Перед ним - его односельчане, люди, с кем судьбу делил, жизнь правил. Чужих нет. Никого заведомо не обижал. По службе, конечно, всяко бывало. Но разве за это зло держат? В клубе полумрак, лица видны неясно. Народ сейчас - словно поваленная бурей рожь. Бурей, которую поднял Кылысбаев. Вдруг эти люди всколыхнутся, поднимут головы и... бросят его из огня да в полымя?.. Тут еще Шаргия вперед всех выскочила. У Кулуша уже в привычке: от ее слов отмахнуться и сделать все наоборот. Но Партизанка стояла на своем, не попятилась, не качнулась даже.
- Ты, Кылысбаев, сначала свои слова обратно возьми! - закричала она пронзительным голосом. - Ты нашего раиса перед всем миром осрамил! И нас опозорил! Забирай свои слова обратно!
- Я? Свои слова? Кто ты такая? Ты - скандалистка! Бузотер! Смутьянка!
- Коли я смутьянка, так ты врун и наветчик! Вот! - И она плюхнулась увесистым задом на скамью.

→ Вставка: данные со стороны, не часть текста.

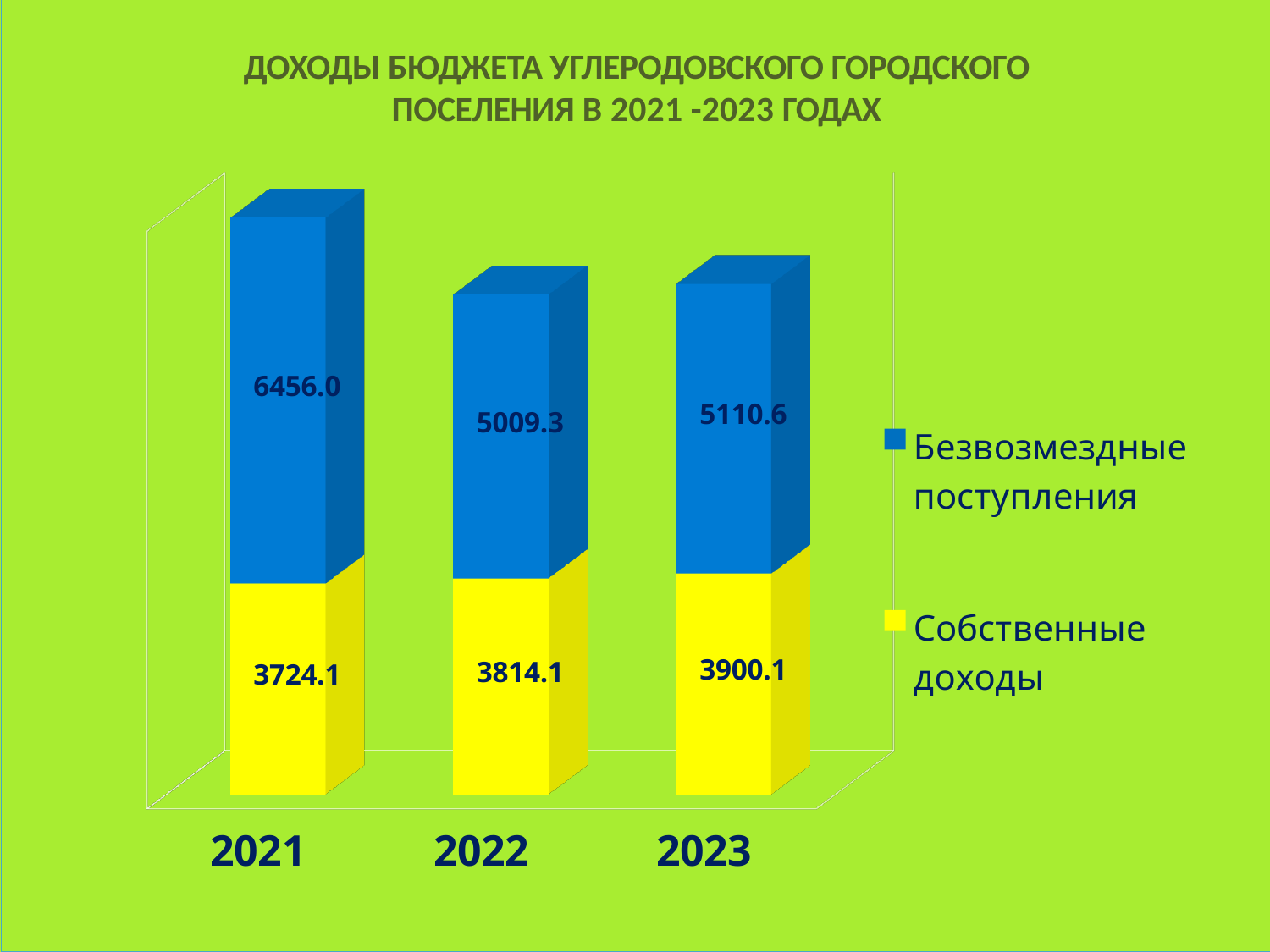
Which is larger: Безвозмездные поступления in 2022 or in 2023? 2023 How many series does the legend list? 2 In which year is Безвозмездные поступления highest? 2021 What is the difference between Собственные доходы in 2023 and 2021? 176.0 What is the value of Безвозмездные поступления for 2021? 6456.0 What is the difference between Безвозмездные поступления in 2021 and 2022? 1446.7 What is the total of the stacked bar for 2022? 8823.4 In which year is Собственные доходы lowest? 2021 What is the total of the stacked bar for 2021? 10180.1 What is the value of Собственные доходы for 2023? 3900.1 How many years are shown on the x axis? 3 What is the value of Безвозмездные поступления for 2022? 5009.3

Оттого, что женщина разошлась сверх меры, народ в клубе вздохнул в досаде и поерзал на месте.
- Может, тогда каждый его грех по отдельности разберем? - уже чуть потише сказал уполномоченный. - Пьяница он? Пьяница!

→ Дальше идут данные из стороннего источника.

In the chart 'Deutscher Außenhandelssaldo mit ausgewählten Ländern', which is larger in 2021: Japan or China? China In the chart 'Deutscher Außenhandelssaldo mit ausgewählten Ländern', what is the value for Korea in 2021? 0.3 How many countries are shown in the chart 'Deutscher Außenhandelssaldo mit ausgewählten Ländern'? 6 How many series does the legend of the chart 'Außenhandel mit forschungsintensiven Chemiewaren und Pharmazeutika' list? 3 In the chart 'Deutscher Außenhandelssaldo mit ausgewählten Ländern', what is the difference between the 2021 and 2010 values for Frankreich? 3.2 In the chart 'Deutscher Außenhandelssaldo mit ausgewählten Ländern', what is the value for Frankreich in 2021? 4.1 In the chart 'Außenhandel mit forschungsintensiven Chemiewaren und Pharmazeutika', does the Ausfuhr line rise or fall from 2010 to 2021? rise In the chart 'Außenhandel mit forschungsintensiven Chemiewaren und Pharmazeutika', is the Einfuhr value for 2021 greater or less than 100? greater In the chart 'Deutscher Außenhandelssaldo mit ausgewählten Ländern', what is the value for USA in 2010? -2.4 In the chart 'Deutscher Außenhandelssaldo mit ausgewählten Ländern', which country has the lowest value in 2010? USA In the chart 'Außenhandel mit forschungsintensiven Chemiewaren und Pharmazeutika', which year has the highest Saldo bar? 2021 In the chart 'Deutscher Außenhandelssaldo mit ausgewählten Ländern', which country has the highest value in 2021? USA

- Нашел пьяницу! Если и выпил, так от силы две чашки, - поправил из задних рядов спокойный голос.
- Значит, прежде пил тайком. Если в первый раз, человек больше одного стакана выпить не может - или поперхнется, или вырвет его. Уж как-нибудь знаем. Выходит, пьяница он! Это - первое. Женщин по улице гонял - так что визг, говорят, стоял? Гонял. Это два.
- Астагафирулла! Полную же напраслину несет этот дяденька! Кашфулла женщин гонял?! Только ему и осталось! Умру, ей-богу!- проверещала какая-то речистая сношенька.
- А ты что, за ним ходила? Может, и покудахтали где... - пришел голос из дальнего правого угла.
- Если были где визг и кудахтанье, так без Каш-фуллы! - отрезала та.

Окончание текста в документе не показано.